## Problem
Give back the records that follow exactly, images excluded.

*** Task data Section Begins ***

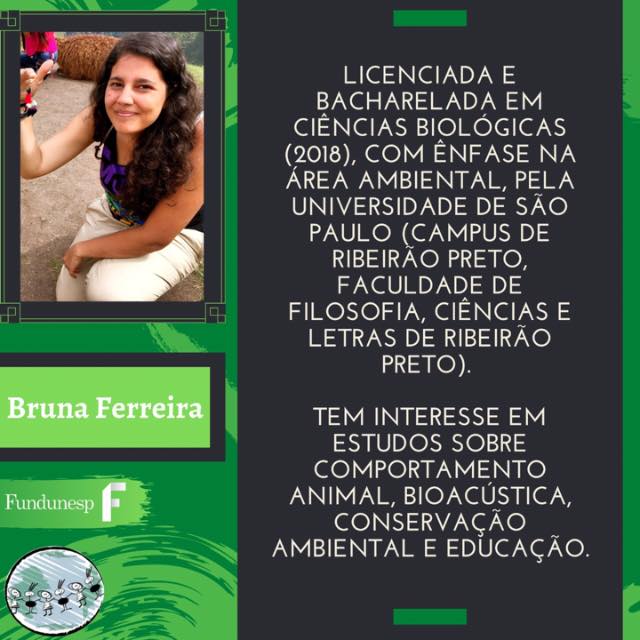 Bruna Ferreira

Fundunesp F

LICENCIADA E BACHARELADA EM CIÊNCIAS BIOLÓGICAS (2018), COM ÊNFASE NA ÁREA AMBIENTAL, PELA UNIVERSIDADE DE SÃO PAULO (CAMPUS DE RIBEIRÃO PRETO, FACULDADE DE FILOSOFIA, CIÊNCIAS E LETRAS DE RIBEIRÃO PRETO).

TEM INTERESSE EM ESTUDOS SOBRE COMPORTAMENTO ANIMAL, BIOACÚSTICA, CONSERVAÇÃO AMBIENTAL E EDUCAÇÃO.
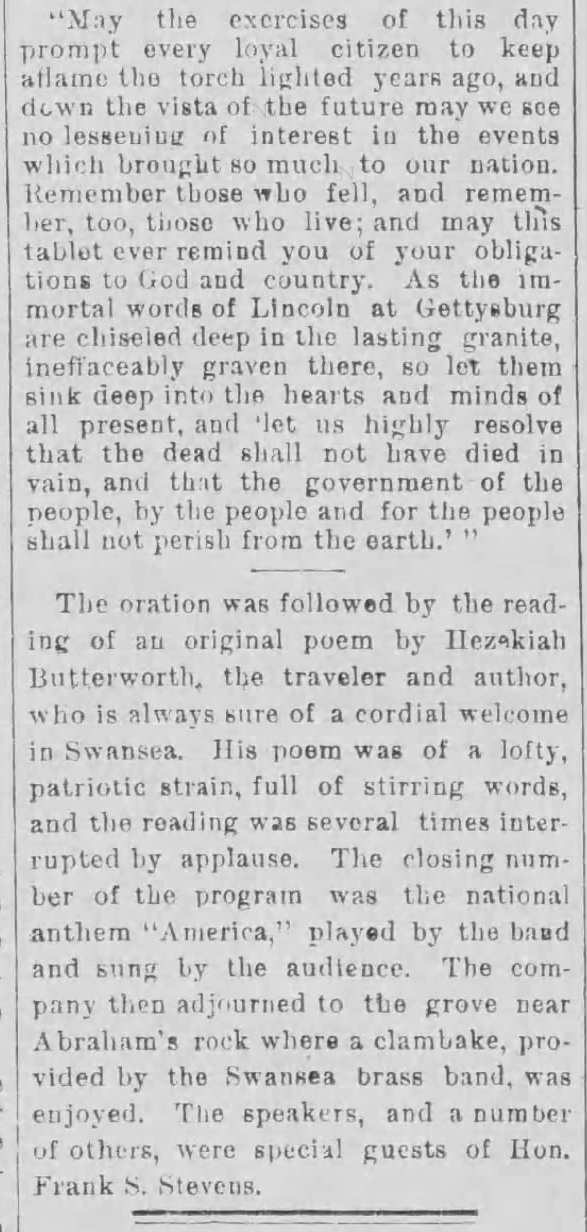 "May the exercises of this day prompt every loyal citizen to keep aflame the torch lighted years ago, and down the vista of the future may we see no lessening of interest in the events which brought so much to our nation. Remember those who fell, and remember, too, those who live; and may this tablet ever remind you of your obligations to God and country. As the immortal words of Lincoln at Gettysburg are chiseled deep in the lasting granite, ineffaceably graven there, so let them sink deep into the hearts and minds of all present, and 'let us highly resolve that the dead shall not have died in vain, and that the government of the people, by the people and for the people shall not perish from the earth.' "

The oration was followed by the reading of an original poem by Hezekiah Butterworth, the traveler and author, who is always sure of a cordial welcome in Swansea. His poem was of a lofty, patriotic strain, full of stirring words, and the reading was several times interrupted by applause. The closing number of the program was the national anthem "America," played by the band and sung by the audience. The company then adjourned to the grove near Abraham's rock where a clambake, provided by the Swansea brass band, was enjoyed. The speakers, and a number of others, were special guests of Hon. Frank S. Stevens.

*** Task data Section Ends ***

## Output below
 Bruna Ferreira

Fundunesp F

LICENCIADA E BACHARELADA EM CIÊNCIAS BIOLÓGICAS (2018), COM ÊNFASE NA ÁREA AMBIENTAL, PELA UNIVERSIDADE DE SÃO PAULO (CAMPUS DE RIBEIRÃO PRETO, FACULDADE DE FILOSOFIA, CIÊNCIAS E LETRAS DE RIBEIRÃO PRETO).

TEM INTERESSE EM ESTUDOS SOBRE COMPORTAMENTO ANIMAL, BIOACÚSTICA, CONSERVAÇÃO AMBIENTAL E EDUCAÇÃO.
 "May the exercises of this day prompt every loyal citizen to keep aflame the torch lighted years ago, and down the vista of the future may we see no lessening of interest in the events which brought so much to our nation. Remember those who fell, and remember, too, those who live; and may this tablet ever remind you of your obligations to God and country. As the immortal words of Lincoln at Gettysburg are chiseled deep in the lasting granite, ineffaceably graven there, so let them sink deep into the hearts and minds of all present, and 'let us highly resolve that the dead shall not have died in vain, and that the government of the people, by the people and for the people shall not perish from the earth.' "

The oration was followed by the reading of an original poem by Hezekiah Butterworth, the traveler and author, who is always sure of a cordial welcome in Swansea. His poem was of a lofty, patriotic strain, full of stirring words, and the reading was several times interrupted by applause. The closing number of the program was the national anthem "America," played by the band and sung by the audience. The company then adjourned to the grove near Abraham's rock where a clambake, provided by the Swansea brass band, was enjoyed. The speakers, and a number of others, were special guests of Hon. Frank S. Stevens.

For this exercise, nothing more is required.